SigmaPlot is a proprietary software package for scientific graphing and data analysis. It runs on Microsoft Windows.

The software can read multiple formats, such as Microsoft Excel spreadsheets, and can also perform mathematical transforms and statistical analyses. A single, perpetual product license costs between $899 and $1599 depending on academic, corporate, or government affiliation.

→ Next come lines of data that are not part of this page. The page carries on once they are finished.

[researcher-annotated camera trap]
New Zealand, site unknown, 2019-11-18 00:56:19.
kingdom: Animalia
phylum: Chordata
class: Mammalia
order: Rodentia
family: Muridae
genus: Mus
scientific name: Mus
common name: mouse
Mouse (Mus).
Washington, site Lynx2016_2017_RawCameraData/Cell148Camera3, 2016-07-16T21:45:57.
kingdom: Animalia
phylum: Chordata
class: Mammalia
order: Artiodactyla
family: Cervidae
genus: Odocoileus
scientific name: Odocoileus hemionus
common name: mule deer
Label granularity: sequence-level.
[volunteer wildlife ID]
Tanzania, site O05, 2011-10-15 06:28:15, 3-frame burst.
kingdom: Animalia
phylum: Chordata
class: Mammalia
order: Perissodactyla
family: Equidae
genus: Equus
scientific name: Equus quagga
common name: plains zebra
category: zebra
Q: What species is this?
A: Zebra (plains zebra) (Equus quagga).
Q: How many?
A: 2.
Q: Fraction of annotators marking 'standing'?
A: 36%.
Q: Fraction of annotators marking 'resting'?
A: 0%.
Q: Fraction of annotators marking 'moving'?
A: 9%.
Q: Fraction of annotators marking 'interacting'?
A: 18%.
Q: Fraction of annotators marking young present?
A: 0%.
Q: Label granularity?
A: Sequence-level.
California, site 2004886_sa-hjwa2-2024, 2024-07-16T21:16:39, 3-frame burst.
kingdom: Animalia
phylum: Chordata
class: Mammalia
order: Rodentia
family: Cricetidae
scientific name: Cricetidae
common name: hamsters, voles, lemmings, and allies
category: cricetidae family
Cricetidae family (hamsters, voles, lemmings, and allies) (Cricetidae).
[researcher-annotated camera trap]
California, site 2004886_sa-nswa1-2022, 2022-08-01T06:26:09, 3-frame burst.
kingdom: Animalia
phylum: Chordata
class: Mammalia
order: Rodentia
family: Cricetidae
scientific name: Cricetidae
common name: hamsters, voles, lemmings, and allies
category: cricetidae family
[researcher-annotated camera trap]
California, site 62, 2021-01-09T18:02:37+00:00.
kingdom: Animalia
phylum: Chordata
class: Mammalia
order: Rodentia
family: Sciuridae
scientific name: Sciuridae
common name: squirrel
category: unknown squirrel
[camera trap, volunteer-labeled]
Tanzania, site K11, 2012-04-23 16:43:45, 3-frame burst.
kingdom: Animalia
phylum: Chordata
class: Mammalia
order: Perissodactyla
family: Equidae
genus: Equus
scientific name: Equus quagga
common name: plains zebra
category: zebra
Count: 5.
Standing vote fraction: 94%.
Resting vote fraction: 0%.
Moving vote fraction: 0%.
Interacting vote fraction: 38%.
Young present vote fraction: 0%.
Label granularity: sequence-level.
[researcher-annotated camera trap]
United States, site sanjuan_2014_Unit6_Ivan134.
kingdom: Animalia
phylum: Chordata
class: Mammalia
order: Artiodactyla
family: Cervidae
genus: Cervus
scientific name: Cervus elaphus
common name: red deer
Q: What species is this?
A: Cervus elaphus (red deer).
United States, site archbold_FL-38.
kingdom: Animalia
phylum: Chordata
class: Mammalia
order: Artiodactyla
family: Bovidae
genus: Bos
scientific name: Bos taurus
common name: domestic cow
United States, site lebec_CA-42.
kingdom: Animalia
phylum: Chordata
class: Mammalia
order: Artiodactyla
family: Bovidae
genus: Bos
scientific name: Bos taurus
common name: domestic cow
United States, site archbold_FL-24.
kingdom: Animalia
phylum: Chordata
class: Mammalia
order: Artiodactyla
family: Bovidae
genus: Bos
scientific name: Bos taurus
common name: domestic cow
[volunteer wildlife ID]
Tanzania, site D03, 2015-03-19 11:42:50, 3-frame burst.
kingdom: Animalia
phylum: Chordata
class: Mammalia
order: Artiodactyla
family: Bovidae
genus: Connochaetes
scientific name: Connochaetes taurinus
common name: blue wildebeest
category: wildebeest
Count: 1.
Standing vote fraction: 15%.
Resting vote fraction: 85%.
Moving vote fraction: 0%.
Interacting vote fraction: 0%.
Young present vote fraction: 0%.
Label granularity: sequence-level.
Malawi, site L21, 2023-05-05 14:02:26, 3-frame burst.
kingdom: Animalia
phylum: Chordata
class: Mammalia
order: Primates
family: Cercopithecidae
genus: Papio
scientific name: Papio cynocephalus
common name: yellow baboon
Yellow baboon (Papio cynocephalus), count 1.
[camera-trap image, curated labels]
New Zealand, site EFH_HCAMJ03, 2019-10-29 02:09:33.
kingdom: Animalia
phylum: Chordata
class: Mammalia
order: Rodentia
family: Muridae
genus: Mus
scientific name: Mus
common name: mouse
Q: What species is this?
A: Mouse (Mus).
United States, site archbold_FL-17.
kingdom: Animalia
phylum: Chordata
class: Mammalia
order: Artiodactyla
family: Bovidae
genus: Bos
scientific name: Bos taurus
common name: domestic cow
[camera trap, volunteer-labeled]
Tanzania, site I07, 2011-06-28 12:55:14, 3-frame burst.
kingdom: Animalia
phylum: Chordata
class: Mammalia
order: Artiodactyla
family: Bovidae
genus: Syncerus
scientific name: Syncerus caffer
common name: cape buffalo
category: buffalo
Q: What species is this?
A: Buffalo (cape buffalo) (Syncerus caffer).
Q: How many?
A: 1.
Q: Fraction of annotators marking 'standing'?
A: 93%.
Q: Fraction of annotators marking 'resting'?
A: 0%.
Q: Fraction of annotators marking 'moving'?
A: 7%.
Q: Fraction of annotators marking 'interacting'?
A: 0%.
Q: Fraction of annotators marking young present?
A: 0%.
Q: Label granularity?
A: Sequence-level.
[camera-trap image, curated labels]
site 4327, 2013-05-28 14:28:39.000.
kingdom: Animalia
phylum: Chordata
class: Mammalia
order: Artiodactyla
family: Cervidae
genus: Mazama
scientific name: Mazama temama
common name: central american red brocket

This perpetual license cost may be inaccurate as Grafiti LLC requires a discussion of quote to receive a license now.

As of version 16, a free 30-day trial is available via the website.

== History ==
SigmaPlot was developed by Jandel Corporation for Windows 3.1x and maintained by them until version 4.0. In 1996, Jandel Corporation merged into SPSS Inc. SigmaPlot was maintained by SPSS through version 8. As of version 9, it was owned and maintained by SYSTAT Software, before SYSTAT was acquired by Inpixon on .

The current versions are 16.x and SigmaPlot NG Foundation for Windows XP to Windows 10. It is now developed by Grafiti LLC.

== Alternatives and clones ==

The main competitors of SigmaPlot are currently Origin and GraphPad Prism. Open-source projects inspired by Origin include QtiPlot (prior to v0.9.9, now proprietary) and SciDAVis.